What are the symptoms that indicate a jaw needs reconstruction?

Jaw reconstruction is required when oral cancer (like advanced tongue, buccal mucosa, or alveolus cancer) or aggressive jaw tumors (like ameloblastoma) invade the bone. Symptoms requiring surgical intervention include persistent jaw pain, loose teeth, swelling, difficulty chewing, or visible bone exposure in the mouth.

What is the cost of jaw reconstruction surgery in Chennai?

The cost of jaw reconstruction in Chennai varies widely based on the complexity of the flap, hospital stay, and rehabilitation needs. Microvascular free flaps require specialized ICU monitoring and microvascular instruments, making them more costly than regional flaps like the PMMC. Detailed estimates are provided during consultation at Apollo Main Hospital.

Where can I get expert jaw reconstruction in Chennai?

You can receive comprehensive, dual-surgeon jaw reconstruction from Dr. Pradeep S. and Dr. Kalpa Pandya (Mouth Cancer Surgeons) at Apollo Main Hospital, Greams Road, Chennai. Our team manages your care from initial diagnosis and planning through complex microvascular reconstruction and long-term dental rehabilitation.

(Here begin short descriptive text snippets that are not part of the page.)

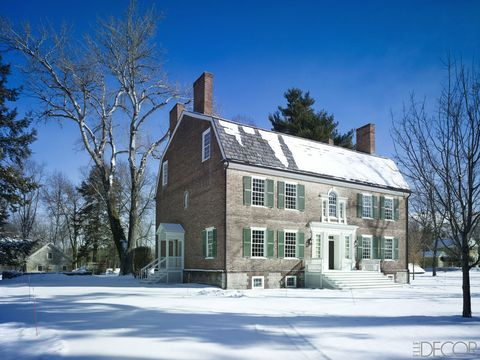 "228-year-old <a target=""_blank"" href=""http://www.elledecor.com/design-decorate/house-interiors/g28/historical-home-tour-upstate-new-york/"">Ludlow Homestead, in Claverack, New York</a> was built in 1786 with bricks made on-site, and the shutters are painted in Farrow & Ball's Calke Green; the structure to the left, originally the summer kitchen, is now used as a potting shed. Peter Spears and Brian Swardstrom transformed the home"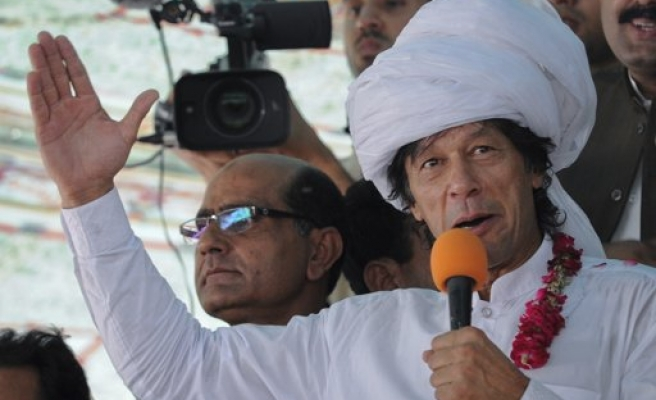 Imran Khan's party wins in Karachi, MQM protests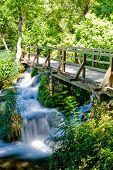 Waterfall under a bridge in Krka national park in Croatia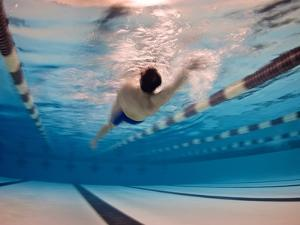 A Man Swimming the Back Stroke in an Indoor Swimming Pool by Heather Perry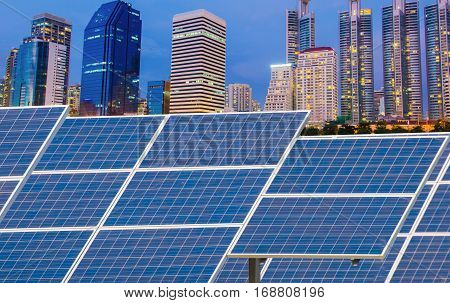 Solar Panels In Front Of Modern Office Building At Night
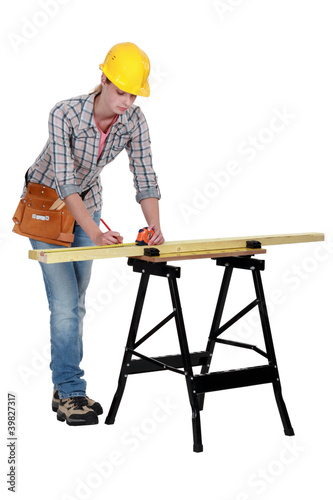 Woman measuring plank of wood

Is jaw reconstruction surgery covered by insurance in India?

Yes, reconstructive surgery following oral cancer resection or trauma is medically necessary and is generally covered by most private health insurance policies and government schemes in India. Our administrative team at Apollo Main Hospital assists with pre-authorization and documentation.

What is the recovery timeline after free flap jaw reconstruction?

Initial hospital recovery takes 10 to 14 days, with the first few days spent in the surgical ICU for close flap monitoring. Complete bone healing takes about 3 to 6 months. Speech and swallowing therapy begin early, and final dental implant rehabilitation usually starts after 6 to 12 months.

Are there alternatives to free flap or PMMC flap reconstruction?

Depending on the defect size and patient health, alternatives include local mucosal flaps, reconstruction plates alone (without vascularized bone), or prosthetic obturators for upper jaw defects. However, vascularized flaps remain the gold standard for restoring form and function after major jaw resections.